Alexandre Simard | 12 mars 2008

YouTube a annoncé aujourd’hui des ajouts importants à son API:

Ce que ça veut dire en clair, c’est qu’il est maintenant possible de bâtir un site de partage de vidéos par dessus YouTube, dont l’expérience utilisateur est complètement sous votre contrôle. Vos utilisateurs, votre interface d’un bout à l’autre (incluant le lecteur vidéo), votre processus de téléchargement. YouTube fournit le service de transcodage, de stockage et de transfert, sans aucun frais.

C’est une très mauvaise nouvelle pour les fournisseurs de ce genre de service, comme nos amis de Stream The World. Deux différences principales entre un service comme celui de Stream The World et ce que le nouvel API de YouTube permet: le logo cliquable de YouTube en bas à droite, dont vous ne pouvez vous débarrasser, et le prix. “Free beats paid.” Je souffre avec vous, les gars…
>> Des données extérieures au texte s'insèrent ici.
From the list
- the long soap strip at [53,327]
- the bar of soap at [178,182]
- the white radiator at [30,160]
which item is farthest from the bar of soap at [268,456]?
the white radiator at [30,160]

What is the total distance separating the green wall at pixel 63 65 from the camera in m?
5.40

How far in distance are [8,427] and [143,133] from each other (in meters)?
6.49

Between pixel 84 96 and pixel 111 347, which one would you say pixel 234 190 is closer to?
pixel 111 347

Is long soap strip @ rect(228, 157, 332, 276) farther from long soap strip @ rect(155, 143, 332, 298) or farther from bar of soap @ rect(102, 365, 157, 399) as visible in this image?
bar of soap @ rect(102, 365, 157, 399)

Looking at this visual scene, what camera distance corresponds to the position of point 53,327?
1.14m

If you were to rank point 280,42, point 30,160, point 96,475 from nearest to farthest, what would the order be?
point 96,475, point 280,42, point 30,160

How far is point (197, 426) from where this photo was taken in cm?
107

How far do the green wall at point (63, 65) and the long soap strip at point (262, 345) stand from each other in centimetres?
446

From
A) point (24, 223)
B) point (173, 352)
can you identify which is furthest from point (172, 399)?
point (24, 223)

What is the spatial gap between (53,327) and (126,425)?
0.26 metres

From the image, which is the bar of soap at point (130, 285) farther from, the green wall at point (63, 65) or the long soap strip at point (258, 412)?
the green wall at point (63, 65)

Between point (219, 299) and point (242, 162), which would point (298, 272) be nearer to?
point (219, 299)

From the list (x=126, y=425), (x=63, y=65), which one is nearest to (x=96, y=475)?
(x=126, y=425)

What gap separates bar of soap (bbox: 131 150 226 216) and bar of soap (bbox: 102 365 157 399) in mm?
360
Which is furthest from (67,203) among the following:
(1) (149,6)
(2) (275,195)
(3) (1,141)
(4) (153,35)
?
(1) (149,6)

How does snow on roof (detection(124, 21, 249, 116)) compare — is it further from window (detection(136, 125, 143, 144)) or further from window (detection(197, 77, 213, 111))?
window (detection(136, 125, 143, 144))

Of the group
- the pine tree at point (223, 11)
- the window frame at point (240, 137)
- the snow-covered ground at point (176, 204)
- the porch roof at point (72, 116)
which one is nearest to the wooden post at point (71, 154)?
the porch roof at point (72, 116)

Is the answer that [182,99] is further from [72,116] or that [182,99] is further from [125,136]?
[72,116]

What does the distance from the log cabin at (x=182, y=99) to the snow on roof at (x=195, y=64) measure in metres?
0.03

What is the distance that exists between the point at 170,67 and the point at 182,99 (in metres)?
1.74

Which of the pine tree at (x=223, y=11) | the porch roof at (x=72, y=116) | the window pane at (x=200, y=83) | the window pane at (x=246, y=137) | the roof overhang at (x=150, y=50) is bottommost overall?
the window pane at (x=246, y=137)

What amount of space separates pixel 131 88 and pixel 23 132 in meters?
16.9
Comme dans tous les cas où un service utile ouvre ses données et ses méthodes à d’autres, cette annonce ouvre un éventail de possibilités quasi infini. Un exemple qui me vient en tête rapidement: un plugin WordPress qui permettrait d’uploader des vidéos dans l’interface d’édition d’un article. Ce vidéo serait publié directement chez YouTube, puis inséré dans l’article. Plus besoin de faire l’aller-retour entre deux sites pour publier un film sur son blog.

Et la cerise sur le sundae: YouTube offre maintenant l’encodage H.264 (merci, Apple). Cliquez le lien “Watch this video in higher quality” pour voir la différence. Et quelle différence!